2.下記の内容のテキストファイル(文字コードはUTF-8)を作り、ファイル名を「(EXEファイルのファイル名).manifest」(たとえば「VB1.exe.manifest」)としてEXEファイルと同じフォルダに保存します。このとき「name="VB1.exe"」の「VB1.exe」のところを必ずEXEファイルのファイル名(または、「name="Microsoft.Winweb.(EXEファイル名)"」)に変えてください。またversionやdescriptionも変えたほうがよいでしょう。

<?xml version="1.0" encoding="UTF-8" standalone="yes"?>
<assembly xmlns="urn:schemas-microsoft-com:asm.v1" manifestVersion="1.0">
<assemblyIdentity
version="1.0.0.0"
processorArchitecture="X86"
name="VB1.exe"
type="win32"
/>
<description>Description</description>
<dependency>
<dependentAssembly>
<assemblyIdentity
type="win32"
name="Microsoft.Windows.Common-Controls"
version="6.0.0.0"
processorArchitecture="X86"
publicKeyToken="6595b64144ccf1df"
language="*"
/>
</dependentAssembly>
</dependency>
</assembly>

3.EXEファイルを実行させると、きっとXPスタイルになっているでしょう。

マニフェストファイルを実行ファイルに埋め込む

マニフェストファイルを実行ファイルに埋め込む方法は、MSDNの「Using Windows XP Visual Styles With Controls on Windows Forms」や、The Code Projectの「Windows XP Visual Styles for Windows Forms」で紹介されています。つまりは、Win32リソースとしてマニフェストファイルをEXEファイルに埋め込めばよいということです。Visual Studioを使用すると、次のような方法になります。

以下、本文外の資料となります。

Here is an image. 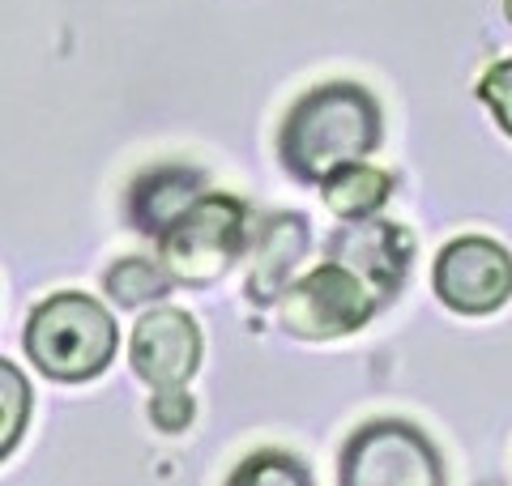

1.「ファイル」-「開く」-「ファイル...」により、"obj"フォルダ内の"Debug"または"Release"フォルダの実行ファイルを開きます。

2.実行ファイルを右クリックして表示されるメニューから「リソースの追加...」を選びます。

3.「インポート...」ボタンをクリックして、すでに作成してあるマニフェストファイルを選びます。

4.「カスタムリソースの種類」ダイアログで、「リソースの種類」に"RT_MANIFEST"と入力して、「OK」をクリックします。

5.「プロパティ」ウィンドウの「ID」を"1"に変更します。

6.保存して、終了です。

補足:または、/win32res(VB.NETでは、/win32resource)コンパイラオプションを使用してcsc.exe(VB.NETでは、vbc.exe)でコンパイルすることによっても可能です。

補足:Visual Studioでマニフェストファイルを埋め込む方法では、ビルド後に毎回埋め込む操作が必要になり、かなり面倒です。簡単に埋め込むためには、それ専用のアプリケーションを利用するという手もあります。ちなみに、マニフェストファイルをEXEファイルに埋め込むことによりXPスタイルにするというオンラインソフトは幾つか存在するようです。Vectorから「XP スタイル」で検索すると幾つかヒットし、その内「ExeStyleXP」はEXEファイルに埋め込むことができ、コマンドラインからも起動できるようで、とても便利です。これを使えば、プロジェクトのプロパティの「ビルド後のイベントコマンドライン」を

"C:\Program Files\ExeStyleXP\ExeStyleXP.exe" "$(TargetPath)"

のようにすることにより、ビルド後に自動的にマニフェストファイルを埋め込むことができるでしょう。

  • 履歴:
  • 2007/2/5 .NET Framework 2.0に関する情報を追加。